PROBLEMS TO WORK ON =>
(1) Do these statements agree with the forum thread on computer mice? (a) Rhainor's mouse has five buttons, counting the wheel. (b) Drakaji uses a green Razer Deathadder. (c) Loke's keyboard came through a bath in milk unharmed. For each, answer yes or no and quote the deciding words of the thread.
(2) Which mouse does Mikael Grizzly use, according to the forum thread on computer mice?

SELECTED EXTRACT =>
# Mice



## harry2110 (Jul 28, 2008)

what kind of mouse does everyone use.


----------



## Greenbunny45 (Jul 28, 2008)

A house mouse


----------



## Lukar (Jul 28, 2008)

I use whatever kind of mouse my PC came with, lol. It's a really bland-ish Dell one.


----------



## harry2110 (Jul 28, 2008)

i use a razer ch(copperhead) in choas green. it is a very good mouse even that its wired.


----------



## Kirbizard (Jul 28, 2008)

Not sure, it's a touch pad. The Control Panel says it was manufactured by Microsoft... <(._.)^


----------



## Rhainor (Jul 28, 2008)

I have a Microsoft IntelliMouse Optical.  It's pretty nice; five buttons, including the wheel.  What I _want_ is a Logitech MX Revolution.


----------



## Mikael Grizzly (Jul 28, 2008)

A4Tech Glaser 70D

So, basically, a mouse with a layzer beam. Good, precise, a nice replacement after I accidentally ripped the guts out of my previous mouse.


----------



## Kyoujin (Jul 28, 2008)

I've got a blue Razer Diamondback. xb


----------



## NerdyMunk (Jul 28, 2008)

Um, one that eats cheese?
I pick other because I have a touch-pad on my laptop.


----------



## Drakaji (Jul 28, 2008)

Blue Razer Deathadder. 
Works great ^.=.^


----------



## gust (Jul 28, 2008)

Mine is a Dynex.
It has buttons that act as "back" and "forward" buttons, which is convenient


----------



## harry2110 (Jul 30, 2008)

i forgot i also use an "other". Its a rocketfish gaming mouse from bestbuy.


----------



## Loke (Jul 30, 2008)

I got a Logitech MX1000 the christmas right after they came out.  Best mouse Ive ever had by far.  Probably had it for about 3 1/2 years now and its survived a bath in milk unscathed where my keyboard did not.  I love it.  If this mouse dies Ill probably get a Revolution.

EXERCISE DATA =>
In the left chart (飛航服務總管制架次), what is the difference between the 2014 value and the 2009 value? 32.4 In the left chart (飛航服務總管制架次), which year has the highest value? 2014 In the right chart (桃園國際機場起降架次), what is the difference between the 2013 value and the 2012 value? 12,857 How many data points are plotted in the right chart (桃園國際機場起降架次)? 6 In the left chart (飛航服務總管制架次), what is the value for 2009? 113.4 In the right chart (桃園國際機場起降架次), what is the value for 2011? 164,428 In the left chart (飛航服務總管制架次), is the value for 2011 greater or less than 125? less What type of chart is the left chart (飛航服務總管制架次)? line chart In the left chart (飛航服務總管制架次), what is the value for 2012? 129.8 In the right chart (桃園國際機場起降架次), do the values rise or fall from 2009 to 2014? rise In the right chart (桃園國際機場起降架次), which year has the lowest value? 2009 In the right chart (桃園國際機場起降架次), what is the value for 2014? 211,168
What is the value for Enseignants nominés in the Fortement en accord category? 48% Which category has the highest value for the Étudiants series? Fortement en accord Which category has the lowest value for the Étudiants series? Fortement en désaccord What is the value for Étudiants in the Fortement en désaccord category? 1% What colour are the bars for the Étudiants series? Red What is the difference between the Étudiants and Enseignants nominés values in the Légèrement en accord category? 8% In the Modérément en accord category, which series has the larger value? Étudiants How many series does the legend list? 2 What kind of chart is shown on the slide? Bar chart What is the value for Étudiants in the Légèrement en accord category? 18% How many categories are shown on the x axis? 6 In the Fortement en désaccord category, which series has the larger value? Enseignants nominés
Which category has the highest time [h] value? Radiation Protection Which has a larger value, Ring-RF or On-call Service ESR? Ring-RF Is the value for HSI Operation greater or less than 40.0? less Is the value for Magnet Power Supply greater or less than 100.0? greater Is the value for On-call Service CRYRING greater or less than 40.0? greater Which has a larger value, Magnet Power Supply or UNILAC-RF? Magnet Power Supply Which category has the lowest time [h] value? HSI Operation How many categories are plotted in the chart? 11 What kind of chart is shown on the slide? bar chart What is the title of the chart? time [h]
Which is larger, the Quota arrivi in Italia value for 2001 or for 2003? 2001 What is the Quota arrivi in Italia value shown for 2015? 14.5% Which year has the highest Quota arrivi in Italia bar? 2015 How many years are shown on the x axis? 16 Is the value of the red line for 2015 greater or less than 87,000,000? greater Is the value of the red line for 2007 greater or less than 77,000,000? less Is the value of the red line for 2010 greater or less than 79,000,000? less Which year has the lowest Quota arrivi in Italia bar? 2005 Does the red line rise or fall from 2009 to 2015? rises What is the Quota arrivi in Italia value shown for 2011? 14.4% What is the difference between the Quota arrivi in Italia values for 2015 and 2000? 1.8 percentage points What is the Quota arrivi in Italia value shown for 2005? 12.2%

REPLIES =>
(1)
(a) Yes: "five buttons, including the wheel"
(b) No: "Blue Razer Deathadder."
(c) No: "its survived a bath in milk unscathed where my keyboard did not"

(2) An A4Tech Glaser 70D.